The company offers 139.4 million shares, containing 10 percent from the existing shareholders, at a range between HK$2.63 and HK$3.48, representing price-to-earnings ratio of 11.1 times to 14.7 times. Each board lot contains 1,000 shares.
Chairman Chen Xin said SinoMedia's main strategy is to strengthen its relationship with China Central Television (CCTV). Meanwhile, the company hopes to expand into digital media such as the Internet advertising business through acquisition.
Established in 1999, SinoMedia is one of the advertising agencies for the nationwide network of CCTV and 9.95 percent of the company's revenue comes from its tie-up with CCTV.
The company has the right to sell advertisement time for several TV programs in key channels like CCTV 1, 2 and 3.
The company sold approximately 4,518, 5,525 and 10,450 minutes in 2005, 2006 and 2007 respectively.
SinoMedia's 2007 net profits were 42.78 million yuan, down from 2006's 61.32 million yuan due to the accounting loss induced in the conversion of convertible redeemable shares by a pre-IPO investor Bain Capital, which will hold 21 percent stakes in the company after the IPO. Its 2007 net profits were 69.2 million yuan excluding that part.
The gross profits margin, however, dropped from 41.1 percent in 2006 to 34.8 percent in 2007 due to the expansion into regional TV stations in Jiangsu province and Shenzhen, Guangdong province in 2007, selling 25,319 minutes and 2,187 minutes respectively.
Chen said the company has gained experience in cooperating with regional TV stations and believes that it has established a good foundation for future cooperation.
Meanwhile, Chen said the company has already secured 385 million yuan of business at the end of 2007 for this year's advertising minutes on CCTV.
The company has preferential right to renew terms with CCTV every year.
The company plans to distribute 20 percent of its net profits after listing and estimates its 2008 profits to be not less than 120 million yuan.

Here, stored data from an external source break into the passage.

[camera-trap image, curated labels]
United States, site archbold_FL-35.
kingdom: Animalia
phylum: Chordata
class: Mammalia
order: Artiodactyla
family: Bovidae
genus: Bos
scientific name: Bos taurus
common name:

Seventy percent of sale proceeds will be used for acquisitions of other TV media advertising operators that could enhance or complement the company's existing business; and 20 percent will be used to acquire more advertising resources from CCTV, other TV stations and digital media.
The TV advertising agency, previously known as CTV Golden Bridge, has started investors' roadshow for global offering only one day before the four-day retail offering today.
Morgan Stanley and Cazenove are the joint global coordinators, joint bookrunners and joint sponsors of the deal. The company's shares will start trading on July 8.
Ronald Wan, managing director at BOCOM International, said that the company has a niche in its business and this may attract some speculation. But its long-term prospect really depends on sustainability and exclusiveness.